Bosnian Serb war criminal (born 1961)

Sredoje Lukić (born 5 April 1961, Rujiste, Višegrad, Bosnia and Herzegovina) is a Bosnian Serb former policeman and convicted war criminal.

==Biography==
Lukić was born on 5 April 1961 in Rujište, Bosnia and Herzegovina. Before and during the Bosnian war, Lukić worked as a policeman in Visegrad. After the war started, he joined his cousin Milan Lukić's group of paramilitaries known as the White Eagles (Beli Orlovi). Milan Lukić and Sredoje Lukić were initially indicted together with Mitar Vasiljević. Sredoje Lukić surrendered to the Bosnian Serb authorities in September 2005. He was transferred to the International Criminal Tribunal for the former Yugoslavia ICTY on 16 September.

In July 2009 after being tried with his cousin he was found guilty by the ICTY of crimes against humanity and violations of war customs committed in the Višegrad municipality of Bosnia and Herzegovina during the Bosnian war.

He was found to have substantially contributed to the deaths of 59 people trapped in the Pionirska Street fire. He had been present at Jusuf Memić's house, and carrying arms, while the robbery and the strip searches were taking place inside and when the women were removed. He was also present during the transfer of victims to Adem Omeragić's house. The ICTY Trial Chamber concluded that there was no reliable evidence he had set the house on fire or shot at the windows as people tried to escape. Nevertheless, although he did not set Adem Omeragić's house on fire himself, he knew what would happen to the group of victims that he helped to herd there. With Judge Patrick Robinson dissenting, the Trial Chamber found that "by his presence and by being armed, Sredoje Lukić substantially contributed to the deaths of the 59 people trapped in the house and that he had aided and abetted the cruel treatment and inhumane acts committed against all the members of the group".

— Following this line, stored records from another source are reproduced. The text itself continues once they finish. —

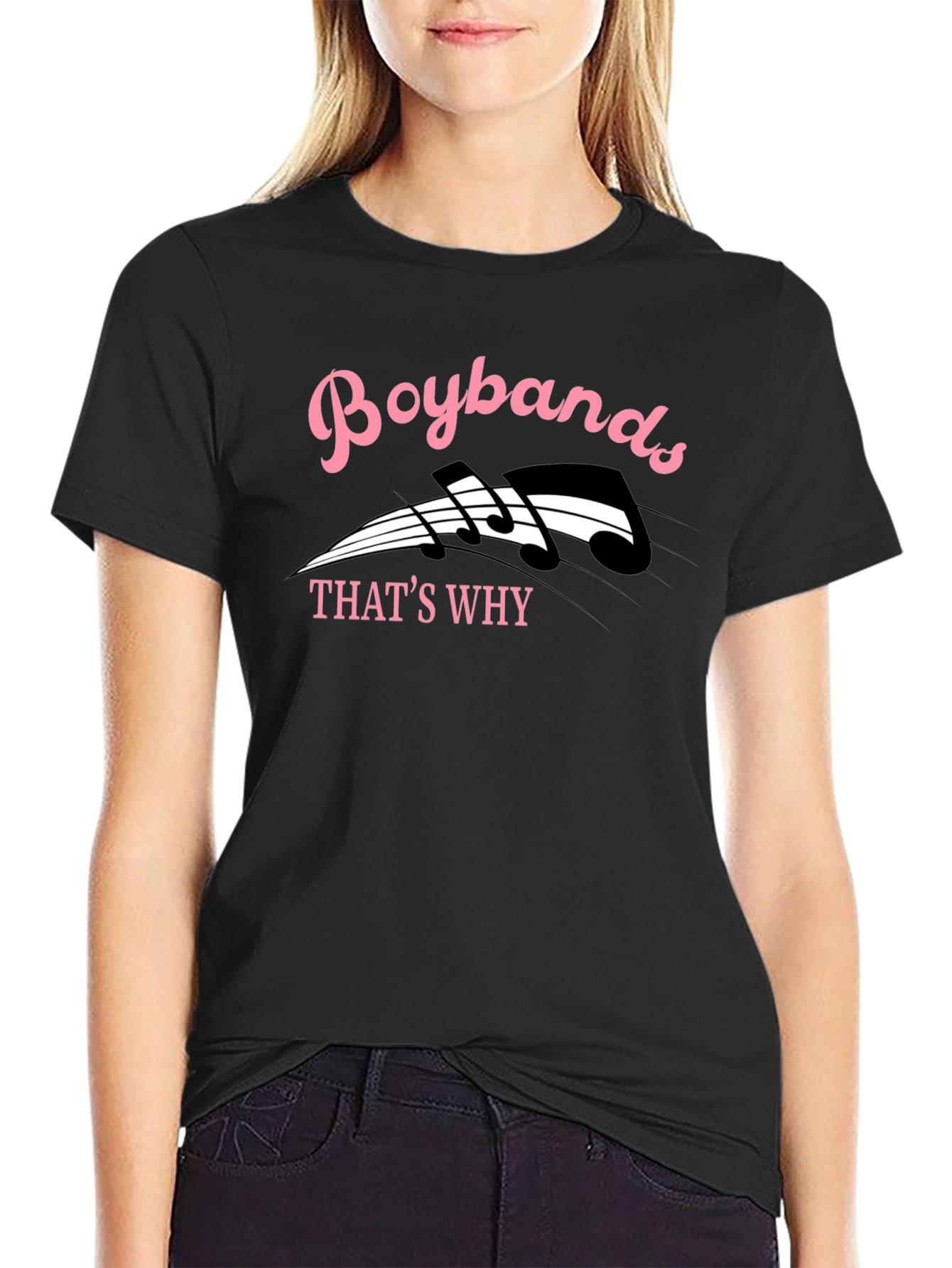 Boybands Thats Why T-Shirt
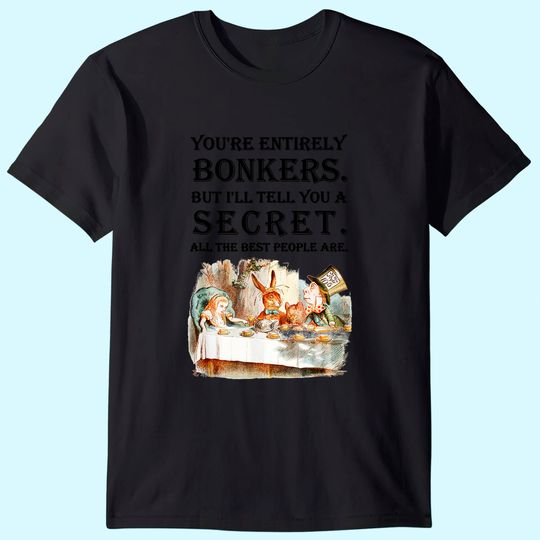 Alice In Wonderland T Shirt -You're Entirely Bonkers -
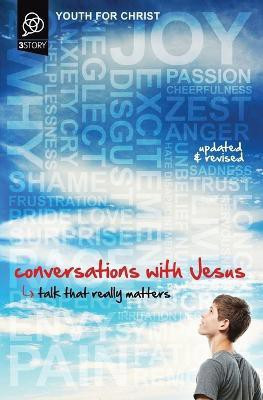 Conversations with Jesus, Updated and Revised Edition(English, Paperback, Youth For Christ)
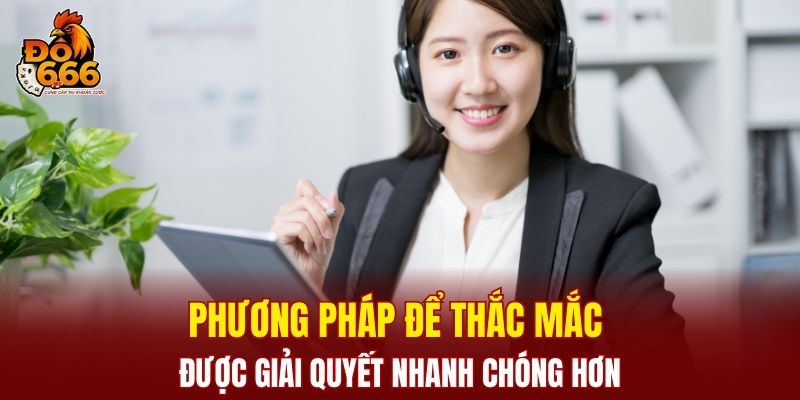 Phương pháp để thắc mắc được giải quyết nhanh chóng hơn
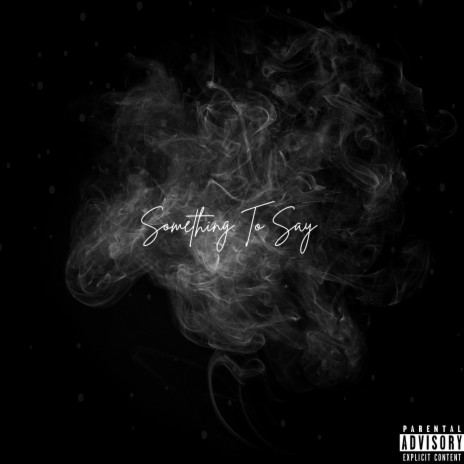 Something To Say | Boomplay Music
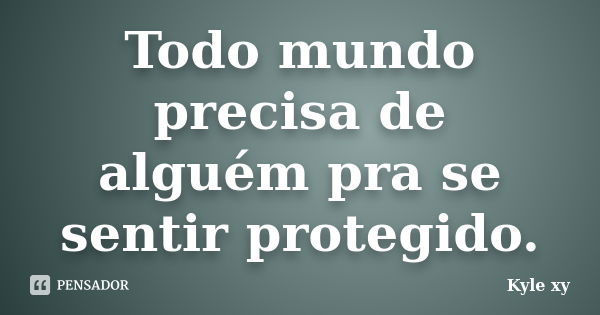 Todo mundo precisa de alguém pra se sentir protegido.... Frase de Kyle XY.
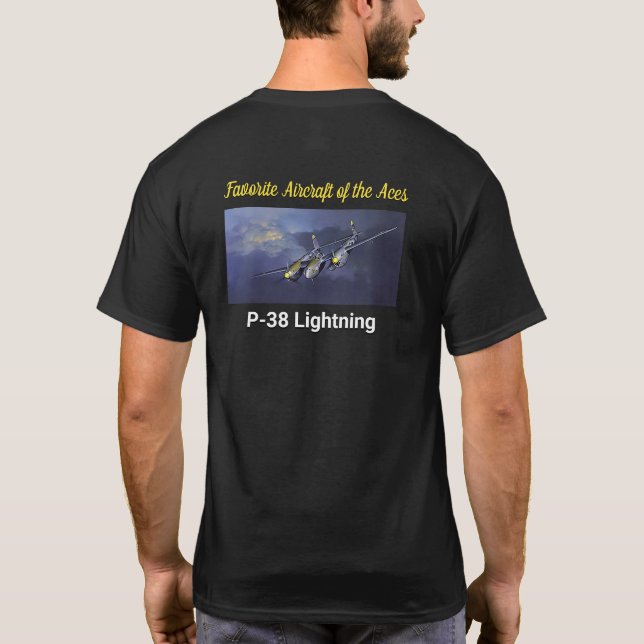 Favorite Aircraft of the Aces P-38 Lightning T-Shirt (Back)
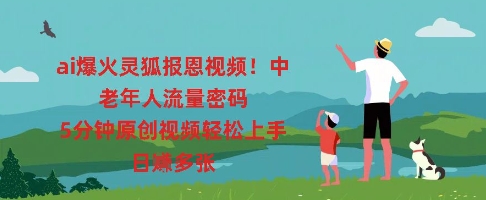ai爆火灵狐报恩视频,中老年人流量密码,5分钟原创视频轻松上手,日入多张-蓝天网创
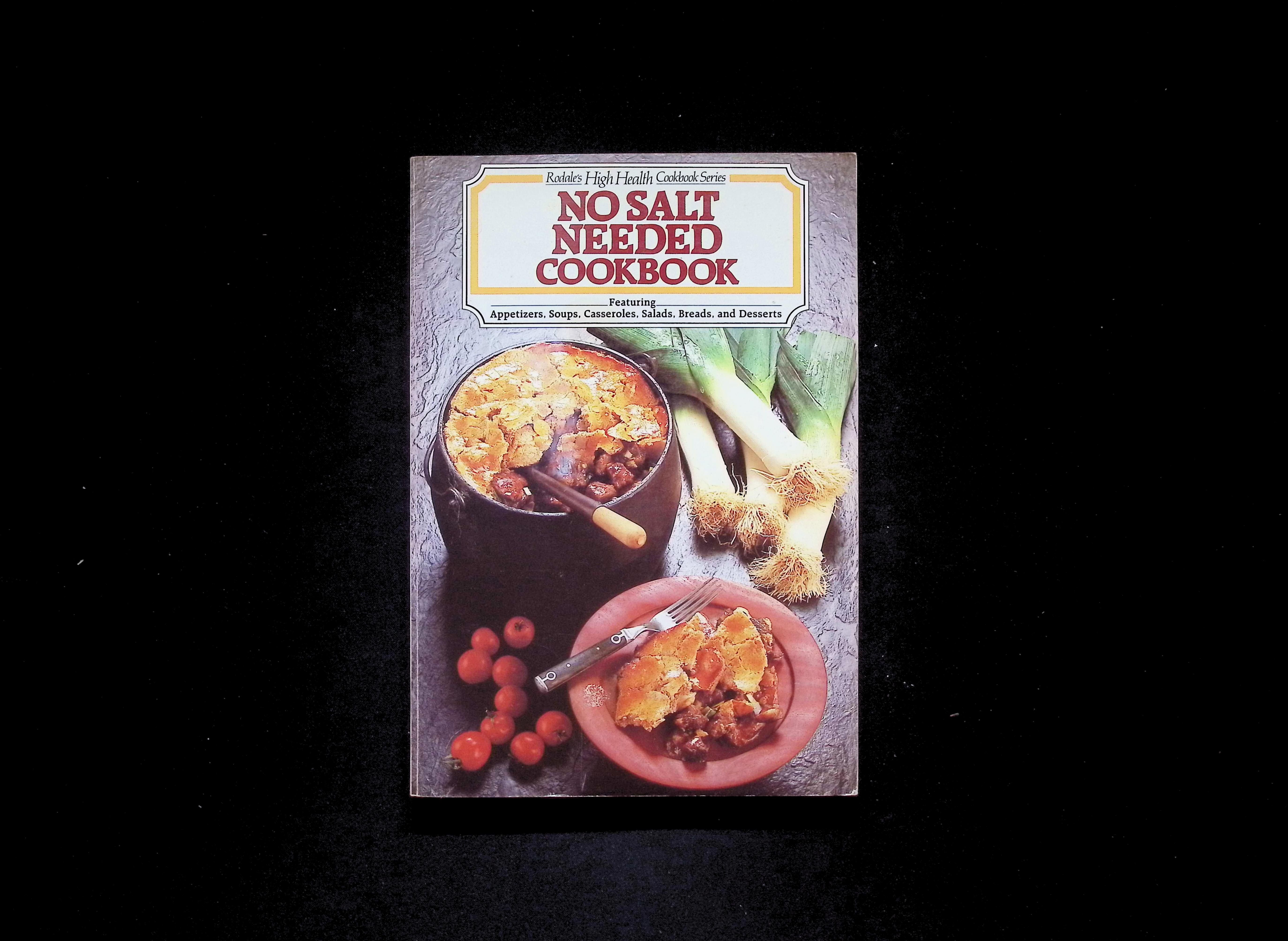 No Salt Needed Cookbook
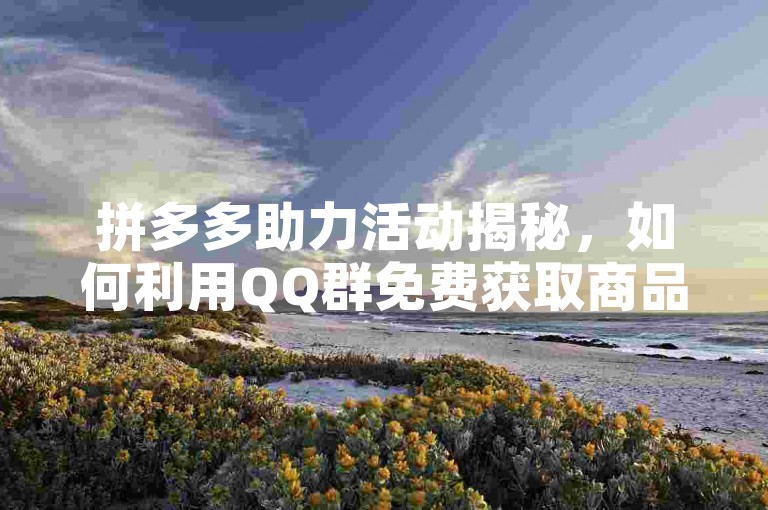 拼多多助力活动揭秘，如何利用QQ群免费获取商品。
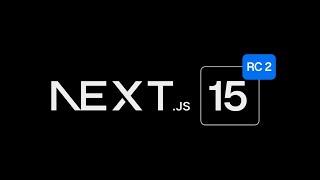 Next.js 15 RC 2: Explained!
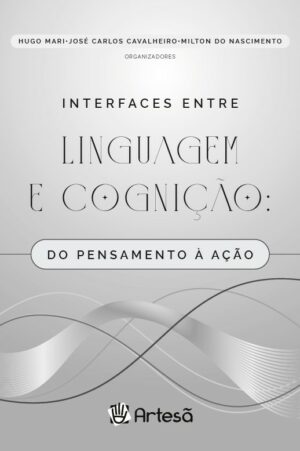 Interfaces entre Linguagem e Cognição: do Pensamento à Ação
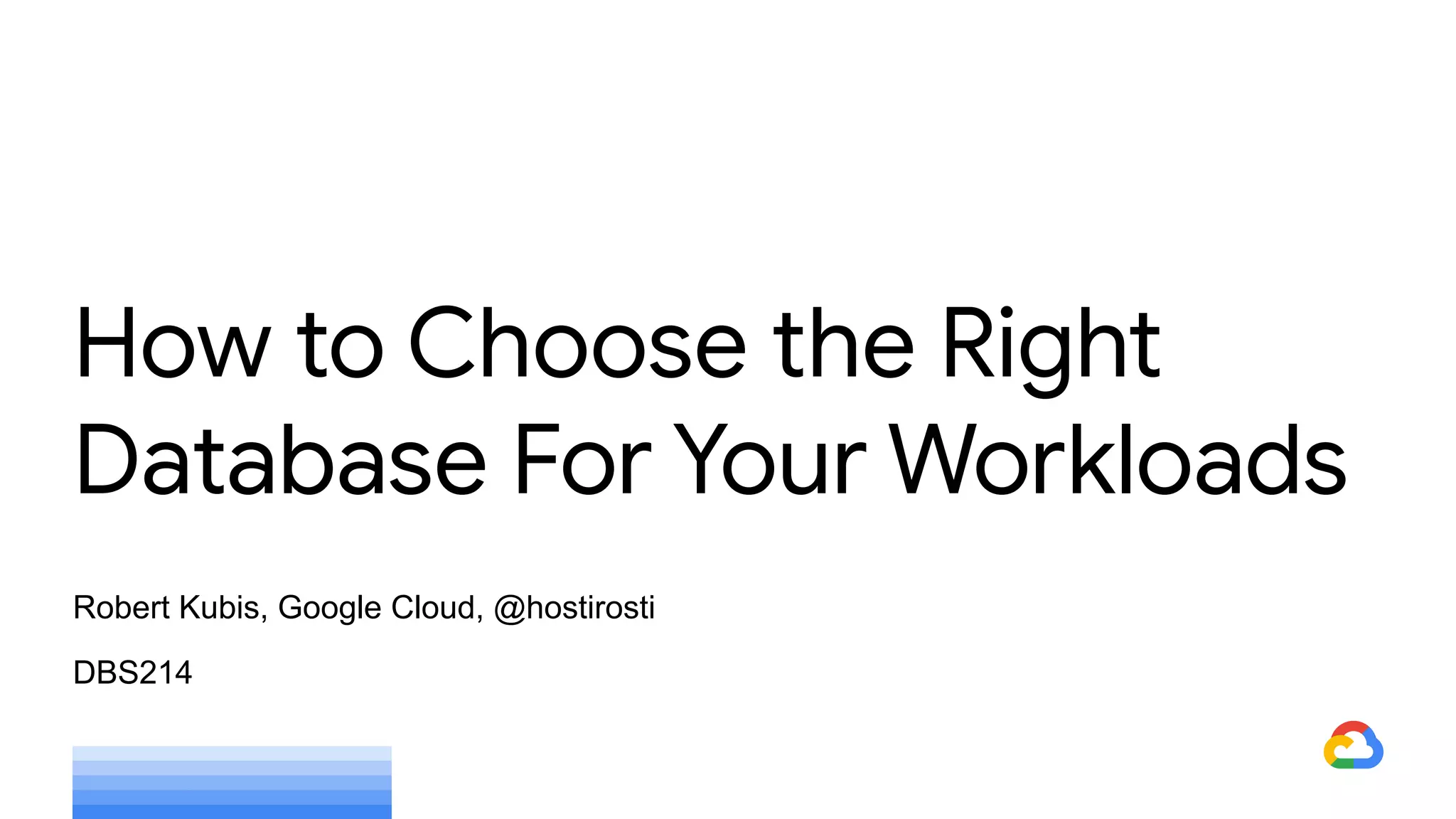 Robert Kubis, Google Cloud, @hostirosti
DBS214
How to Choose the Right
Database For Your Workloads
 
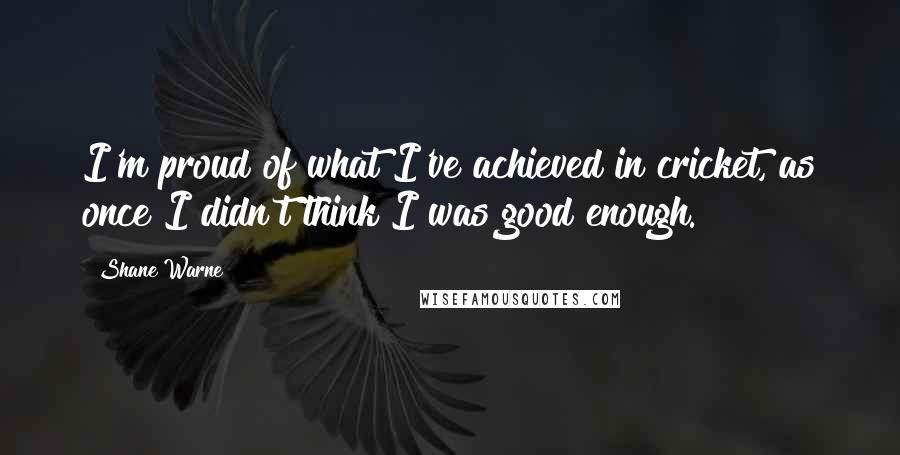 Shane Warne Quotes: I'm proud of what I've achieved in cricket, as once I didn't think I was good enough.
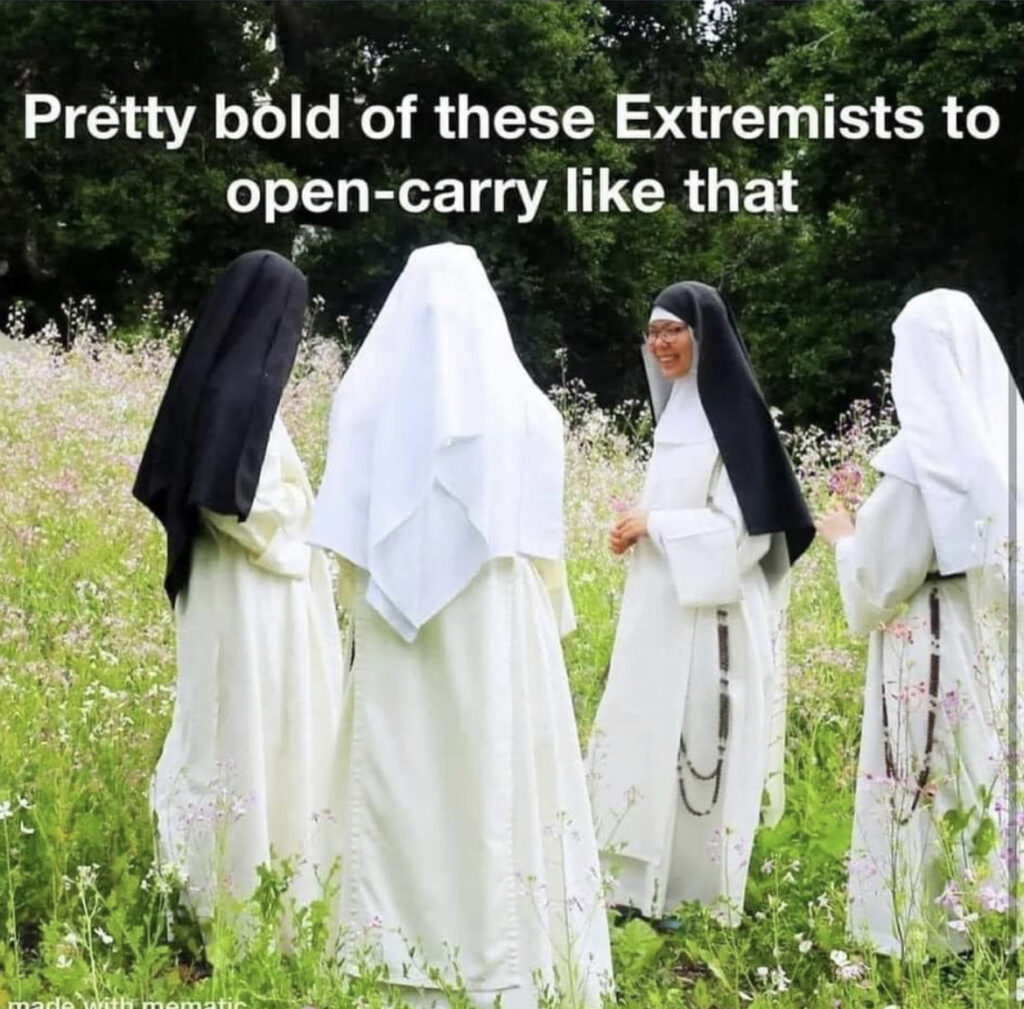 Bold Nuns Opencarrying Dangerous Weapons Defenders of the Catholic Faith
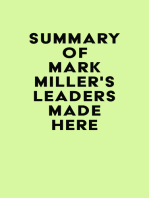 Summary of Mark Miller's Leaders Made Here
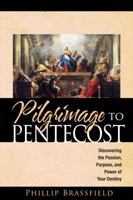 Pilgrimage to Pentecost 0984977104 Book Cover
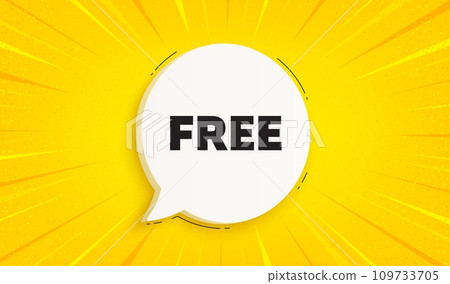 Free tag. Speech bubble sunburst banner. Special offer sign. Sale promotion symbol. Free chat speech message. Yellow sun burst background. Vector 109733705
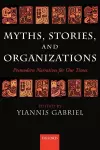 Myths, Stories, and Organizations cover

Sredoje Lukić's defence team filed a notice of appeal and its appeal brief. The prosecution also filed a motion of appeal and its appeal briefs requesting that Lukić's sentence be reviewed and lengthened. The Appeals Chamber in 2012 affirmed the sentence of life imprisonment for Milan Lukić, and reduced, Judge Pocar and Judge Liu dissenting, the sentence for Sredoje Lukić from 30 to 27 years of imprisonment.

In relation to the Uzamnica camp, the evidence showed that Milan Lukić and Sredoje Lukić were opportunistic visitors to the camp, which Sredoje visited less frequently than Milan. They both severely and repeatedly kicked and beat detainees with fists, truncheons, sticks and rifle butts. As opportunistic visitors to the camp, they came for no other reason than to inflict violence on the detainees. The extraordinary brutality with which they behaved towards the detainees caused them serious and permanent damage. The ICTY's Trial Chamber observed that the Pionirska street fire was an example of the worst acts of inhumanity that a person was capable of inflicting upon others and "ranked high in the long, sad and wretched history of man's inhumanity to man".